Enunciado del ejercicio. Indica si cada afirmación concuerda con el texto sobre la emergencia por lluvias y responde sí o no. Cita textualmente las palabras del texto que lo deciden. (a) La emergencia económica se tomará por 30 días. (b) Con la medida se espera recaudar 10 billones de pesos. (c) Las razones de la medida quedaron consignadas en un documento de 24 páginas.

Después de un tire y afloje con el gobernador de Córdoba, Erasmo Zuleta Bechara, el presidente, quien se encuentra desde el pasado 10 de febrero en ese departamento, en donde ha adelantado consejo de ministros, logró que se aprobara la emergencia económica para poder atender la emergencia por lluvias y desbordamiento de ríos. Mas de 2.000 reses muertas y 7.000 hectáreas anegadas ha reportado Fedegan nada más en Córdoba. Hasta el momento han sido afectadas más de 252.000 personas en todo el Caribe.
Porque Córdoba no ha sido la única damnificada. En Antioquia, Chocó, La Guajira, Sucre, Bolívar, Cesar, Magdalena y Chocó también se presentan estas inundaciones y emergencias. Por eso no quedó de otra que aprobar la emergencia económica, algo que había sido resistido en anteriores oportunidades. La medida se tomará por 30 días y en ella se espera recaudar 8 billones de pesos.
En un documento de 24 páginas quedaron consignadas las razones para tomar esta medida. En uno de los apartes se especifica lo siguiente: “un evento hidrometeorológico atípico, asociado al desplazamiento latitudinal anómalo de un frente frío”.

Datos extraídos.
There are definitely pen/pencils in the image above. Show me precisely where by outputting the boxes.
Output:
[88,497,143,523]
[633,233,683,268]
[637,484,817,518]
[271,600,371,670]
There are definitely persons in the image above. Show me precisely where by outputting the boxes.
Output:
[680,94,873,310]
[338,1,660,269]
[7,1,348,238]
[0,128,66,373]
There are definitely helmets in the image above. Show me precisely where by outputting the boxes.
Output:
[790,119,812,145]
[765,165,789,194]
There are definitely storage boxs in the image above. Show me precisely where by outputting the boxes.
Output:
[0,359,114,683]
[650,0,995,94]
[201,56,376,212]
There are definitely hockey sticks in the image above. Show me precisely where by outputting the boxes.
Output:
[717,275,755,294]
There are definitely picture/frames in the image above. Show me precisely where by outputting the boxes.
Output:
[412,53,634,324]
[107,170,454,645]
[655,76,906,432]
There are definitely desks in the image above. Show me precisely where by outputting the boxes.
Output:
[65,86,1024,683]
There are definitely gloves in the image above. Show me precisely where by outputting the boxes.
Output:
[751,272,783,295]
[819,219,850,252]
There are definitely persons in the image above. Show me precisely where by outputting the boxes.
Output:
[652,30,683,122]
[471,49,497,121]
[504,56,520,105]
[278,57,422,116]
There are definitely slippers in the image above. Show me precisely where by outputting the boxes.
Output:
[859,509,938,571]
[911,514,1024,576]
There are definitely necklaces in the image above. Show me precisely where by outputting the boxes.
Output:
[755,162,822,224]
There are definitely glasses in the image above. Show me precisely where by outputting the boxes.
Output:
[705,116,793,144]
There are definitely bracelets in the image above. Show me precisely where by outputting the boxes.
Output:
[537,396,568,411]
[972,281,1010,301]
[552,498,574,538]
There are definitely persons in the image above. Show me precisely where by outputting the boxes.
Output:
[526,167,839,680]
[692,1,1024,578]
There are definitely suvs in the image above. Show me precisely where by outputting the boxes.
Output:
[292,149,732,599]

Solución del ejercicio.
(a) Sí: «La medida se tomará por 30 días».
(b) No: «en ella se espera recaudar 8 billones de pesos».
(c) Sí: «En un documento de 24 páginas quedaron consignadas las razones para tomar esta medida».